With regard to language subsets, in many cases, high-level programming languages are incompletely, or ambiguously specified, resulting in different behaviour from different compilers.
'Strict mode' and language subsets such as MISRA C/C++ are designed to remove these ambiguities, while at the same time: ensuring that the language used is consistent with the standard language; specifying rules for undefined behaviour; removing the option for tool-less use; enforcing consistent coding styles (e.g. /*...*/ versus //); improving readability; and reducing the overall scope of testing required.
ISO 26262 goes further than IEC 61508 by providing a more detailed framework within which safety-related systems based on other technologies can be considered. It goes all the way from life-cycle management to relationships with suppliers, but for software developers, it provides automotive-specific risk-based approach to determine integrity levels, called Automotive Safety Integrity Levels (ASILs).
It uses ASILs to specify applicable requirements of ISO 26262 so as to avoid unreasonable residual risk and also provides requirements for validation and confirmation measures to ensure a sufficient and acceptable level of safety being achieved.
Advice: Comply by default
The good news is that designs that began after ISO 26262 was published don't necessarily have to comply with its guidelines to show 'state of the art' design practices for legal protection. However, smart companies are mandating compliance across the board as culturally it is general good practice and ensures consistency, but also to reduce costs, as what isn't required one day, may well be required the next. Best to have it institutionalized from day one.
Yet compliance with both IEC 61508 and ISO 26262 requires documentation at every step, from justification of offline tool use, to tool behavior, manuals, hazards analysis, compiler defect reports, version histories, test reports, and reports on discrepancies between actual and expected results, just to mention a few.

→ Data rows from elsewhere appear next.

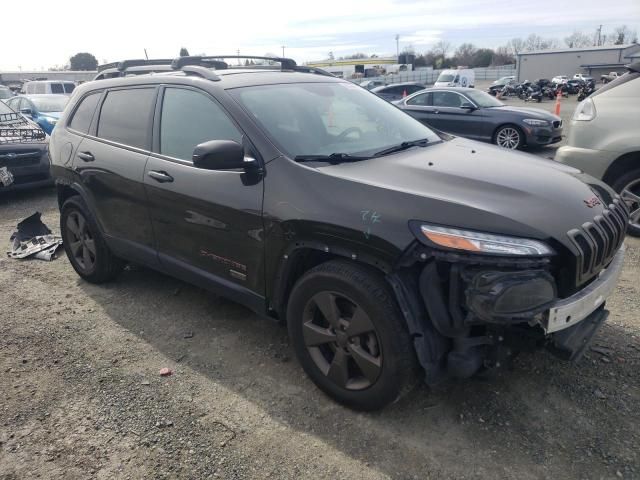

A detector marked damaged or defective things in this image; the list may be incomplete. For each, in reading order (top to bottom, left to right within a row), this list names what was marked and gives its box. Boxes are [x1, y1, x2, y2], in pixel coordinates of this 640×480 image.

exposed headlight housing [572, 98, 596, 122]
exposed headlight housing [418, 224, 552, 255]
damaged front end of suv [388, 197, 628, 384]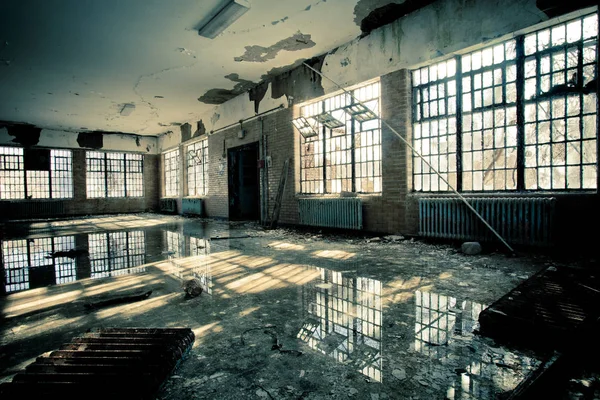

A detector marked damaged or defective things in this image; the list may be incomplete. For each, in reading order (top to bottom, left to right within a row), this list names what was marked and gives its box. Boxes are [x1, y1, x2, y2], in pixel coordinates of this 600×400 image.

chipped paint [232, 32, 316, 62]
damaged ceiling [0, 0, 418, 136]
peeling plaster wall [0, 127, 159, 154]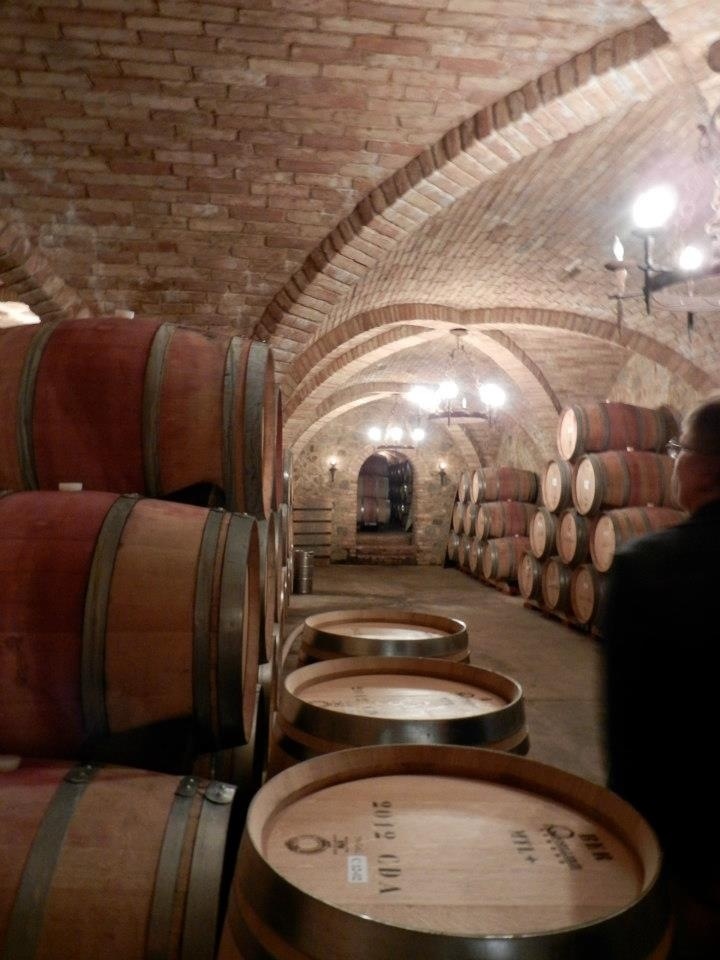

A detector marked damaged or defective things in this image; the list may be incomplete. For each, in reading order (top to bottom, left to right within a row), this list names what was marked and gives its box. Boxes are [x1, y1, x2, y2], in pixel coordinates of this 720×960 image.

rusty red barrel [0, 316, 278, 516]
rusty red barrel [556, 402, 680, 462]
rusty red barrel [572, 452, 676, 516]
rusty red barrel [0, 492, 258, 760]
rusty red barrel [0, 756, 239, 960]
rusty red barrel [218, 748, 668, 956]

This documentation is labor intensive, time consuming and costly, which is where tool-chain providers come in. They are experts in the tools. For example, they know how the compilers work and what not to use for safety-critical applications, as well as how to use it to get a determined output for safety-related development.
A case in point is the ARM Compiler toolchain, which was recently certified by TÜV SÜD, the Germany based authority on safety. This certification enables customers to apply the ARM Compiler build tools for safety-related development up to Safety Integrity Level 3 (SIL3, IEC 61508) and Automotive SILD (ASILD, ISO 26262) without further qualification activities. Augmenting the TÜV certification is the ARM Compiler Qualification Kit, which provides a Safety Manual, Defect Report, Test Report and Development process report as supporting data.
Such third-party certification and supporting vendor collateral can immediately eliminate literally man-months of time, effort, and associated costs, while also getting a product or design to market more quickly, and possibly guarantee the next design win in applications where fast design cycles mean timing is everything.